> **What you need to do**
Give the data again exactly as it appears.

> **Exercise material**
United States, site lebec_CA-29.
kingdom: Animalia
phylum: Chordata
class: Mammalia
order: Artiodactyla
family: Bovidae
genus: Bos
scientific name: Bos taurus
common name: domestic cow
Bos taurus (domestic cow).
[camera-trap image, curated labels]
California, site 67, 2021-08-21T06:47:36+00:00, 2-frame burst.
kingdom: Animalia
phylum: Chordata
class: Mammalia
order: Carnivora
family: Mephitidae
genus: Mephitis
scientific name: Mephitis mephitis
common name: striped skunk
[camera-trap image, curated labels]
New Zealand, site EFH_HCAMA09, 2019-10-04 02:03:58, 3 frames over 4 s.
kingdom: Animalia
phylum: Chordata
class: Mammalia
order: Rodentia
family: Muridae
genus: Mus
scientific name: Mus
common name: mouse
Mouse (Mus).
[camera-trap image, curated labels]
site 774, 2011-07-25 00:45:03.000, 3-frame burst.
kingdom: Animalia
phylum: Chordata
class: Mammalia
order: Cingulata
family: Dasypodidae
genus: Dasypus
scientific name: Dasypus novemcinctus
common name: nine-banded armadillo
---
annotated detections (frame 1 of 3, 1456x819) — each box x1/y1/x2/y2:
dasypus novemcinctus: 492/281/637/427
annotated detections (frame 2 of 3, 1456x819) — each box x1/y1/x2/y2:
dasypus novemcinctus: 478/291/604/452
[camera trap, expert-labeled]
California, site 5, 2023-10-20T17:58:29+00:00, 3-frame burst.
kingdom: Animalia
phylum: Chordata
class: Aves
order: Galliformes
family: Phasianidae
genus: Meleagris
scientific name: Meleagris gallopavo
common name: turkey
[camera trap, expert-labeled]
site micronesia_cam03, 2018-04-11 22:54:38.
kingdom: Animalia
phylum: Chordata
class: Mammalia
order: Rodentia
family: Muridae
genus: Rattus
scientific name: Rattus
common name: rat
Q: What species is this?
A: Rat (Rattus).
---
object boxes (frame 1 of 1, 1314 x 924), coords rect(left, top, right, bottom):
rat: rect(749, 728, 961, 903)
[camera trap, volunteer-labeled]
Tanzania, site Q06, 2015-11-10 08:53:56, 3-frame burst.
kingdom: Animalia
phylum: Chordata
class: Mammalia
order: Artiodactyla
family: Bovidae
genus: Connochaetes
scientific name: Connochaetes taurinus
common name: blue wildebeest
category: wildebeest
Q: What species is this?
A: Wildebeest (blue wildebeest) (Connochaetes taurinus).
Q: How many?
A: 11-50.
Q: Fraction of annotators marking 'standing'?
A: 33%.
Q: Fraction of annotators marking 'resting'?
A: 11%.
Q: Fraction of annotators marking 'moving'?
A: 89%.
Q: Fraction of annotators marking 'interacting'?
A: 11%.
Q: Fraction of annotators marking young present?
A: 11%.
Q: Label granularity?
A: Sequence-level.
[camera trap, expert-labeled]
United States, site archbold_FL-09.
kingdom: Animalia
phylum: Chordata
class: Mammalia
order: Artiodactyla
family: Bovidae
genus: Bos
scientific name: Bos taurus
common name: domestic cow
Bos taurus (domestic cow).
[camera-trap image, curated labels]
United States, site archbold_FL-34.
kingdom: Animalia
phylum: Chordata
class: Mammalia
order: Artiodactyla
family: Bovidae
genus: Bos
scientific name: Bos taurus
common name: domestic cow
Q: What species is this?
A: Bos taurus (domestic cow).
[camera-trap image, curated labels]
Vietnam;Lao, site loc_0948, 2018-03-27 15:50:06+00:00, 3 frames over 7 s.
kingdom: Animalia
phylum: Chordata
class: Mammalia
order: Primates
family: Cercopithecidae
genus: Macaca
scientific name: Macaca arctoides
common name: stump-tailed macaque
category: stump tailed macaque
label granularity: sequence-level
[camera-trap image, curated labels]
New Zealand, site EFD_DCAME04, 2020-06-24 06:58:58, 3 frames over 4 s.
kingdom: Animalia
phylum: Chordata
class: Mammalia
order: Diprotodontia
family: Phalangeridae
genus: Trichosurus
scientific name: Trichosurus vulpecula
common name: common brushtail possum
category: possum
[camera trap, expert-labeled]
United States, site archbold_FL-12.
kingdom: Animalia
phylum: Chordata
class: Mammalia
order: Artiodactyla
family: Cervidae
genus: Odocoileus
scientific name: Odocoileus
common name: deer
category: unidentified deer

> **Your solution**
United States, site lebec_CA-29.
kingdom: Animalia
phylum: Chordata
class: Mammalia
order: Artiodactyla
family: Bovidae
genus: Bos
scientific name: Bos taurus
common name: domestic cow
Bos taurus (domestic cow).
[camera-trap image, curated labels]
California, site 67, 2021-08-21T06:47:36+00:00, 2-frame burst.
kingdom: Animalia
phylum: Chordata
class: Mammalia
order: Carnivora
family: Mephitidae
genus: Mephitis
scientific name: Mephitis mephitis
common name: striped skunk
[camera-trap image, curated labels]
New Zealand, site EFH_HCAMA09, 2019-10-04 02:03:58, 3 frames over 4 s.
kingdom: Animalia
phylum: Chordata
class: Mammalia
order: Rodentia
family: Muridae
genus: Mus
scientific name: Mus
common name: mouse
Mouse (Mus).
[camera-trap image, curated labels]
site 774, 2011-07-25 00:45:03.000, 3-frame burst.
kingdom: Animalia
phylum: Chordata
class: Mammalia
order: Cingulata
family: Dasypodidae
genus: Dasypus
scientific name: Dasypus novemcinctus
common name: nine-banded armadillo
---
annotated detections (frame 1 of 3, 1456x819) — each box x1/y1/x2/y2:
dasypus novemcinctus: 492/281/637/427
annotated detections (frame 2 of 3, 1456x819) — each box x1/y1/x2/y2:
dasypus novemcinctus: 478/291/604/452
[camera trap, expert-labeled]
California, site 5, 2023-10-20T17:58:29+00:00, 3-frame burst.
kingdom: Animalia
phylum: Chordata
class: Aves
order: Galliformes
family: Phasianidae
genus: Meleagris
scientific name: Meleagris gallopavo
common name: turkey
[camera trap, expert-labeled]
site micronesia_cam03, 2018-04-11 22:54:38.
kingdom: Animalia
phylum: Chordata
class: Mammalia
order: Rodentia
family: Muridae
genus: Rattus
scientific name: Rattus
common name: rat
Q: What species is this?
A: Rat (Rattus).
---
object boxes (frame 1 of 1, 1314 x 924), coords rect(left, top, right, bottom):
rat: rect(749, 728, 961, 903)
[camera trap, volunteer-labeled]
Tanzania, site Q06, 2015-11-10 08:53:56, 3-frame burst.
kingdom: Animalia
phylum: Chordata
class: Mammalia
order: Artiodactyla
family: Bovidae
genus: Connochaetes
scientific name: Connochaetes taurinus
common name: blue wildebeest
category: wildebeest
Q: What species is this?
A: Wildebeest (blue wildebeest) (Connochaetes taurinus).
Q: How many?
A: 11-50.
Q: Fraction of annotators marking 'standing'?
A: 33%.
Q: Fraction of annotators marking 'resting'?
A: 11%.
Q: Fraction of annotators marking 'moving'?
A: 89%.
Q: Fraction of annotators marking 'interacting'?
A: 11%.
Q: Fraction of annotators marking young present?
A: 11%.
Q: Label granularity?
A: Sequence-level.
[camera trap, expert-labeled]
United States, site archbold_FL-09.
kingdom: Animalia
phylum: Chordata
class: Mammalia
order: Artiodactyla
family: Bovidae
genus: Bos
scientific name: Bos taurus
common name: domestic cow
Bos taurus (domestic cow).
[camera-trap image, curated labels]
United States, site archbold_FL-34.
kingdom: Animalia
phylum: Chordata
class: Mammalia
order: Artiodactyla
family: Bovidae
genus: Bos
scientific name: Bos taurus
common name: domestic cow
Q: What species is this?
A: Bos taurus (domestic cow).
[camera-trap image, curated labels]
Vietnam;Lao, site loc_0948, 2018-03-27 15:50:06+00:00, 3 frames over 7 s.
kingdom: Animalia
phylum: Chordata
class: Mammalia
order: Primates
family: Cercopithecidae
genus: Macaca
scientific name: Macaca arctoides
common name: stump-tailed macaque
category: stump tailed macaque
label granularity: sequence-level
[camera-trap image, curated labels]
New Zealand, site EFD_DCAME04, 2020-06-24 06:58:58, 3 frames over 4 s.
kingdom: Animalia
phylum: Chordata
class: Mammalia
order: Diprotodontia
family: Phalangeridae
genus: Trichosurus
scientific name: Trichosurus vulpecula
common name: common brushtail possum
category: possum
[camera trap, expert-labeled]
United States, site archbold_FL-12.
kingdom: Animalia
phylum: Chordata
class: Mammalia
order: Artiodactyla
family: Cervidae
genus: Odocoileus
scientific name: Odocoileus
common name: deer
category: unidentified deer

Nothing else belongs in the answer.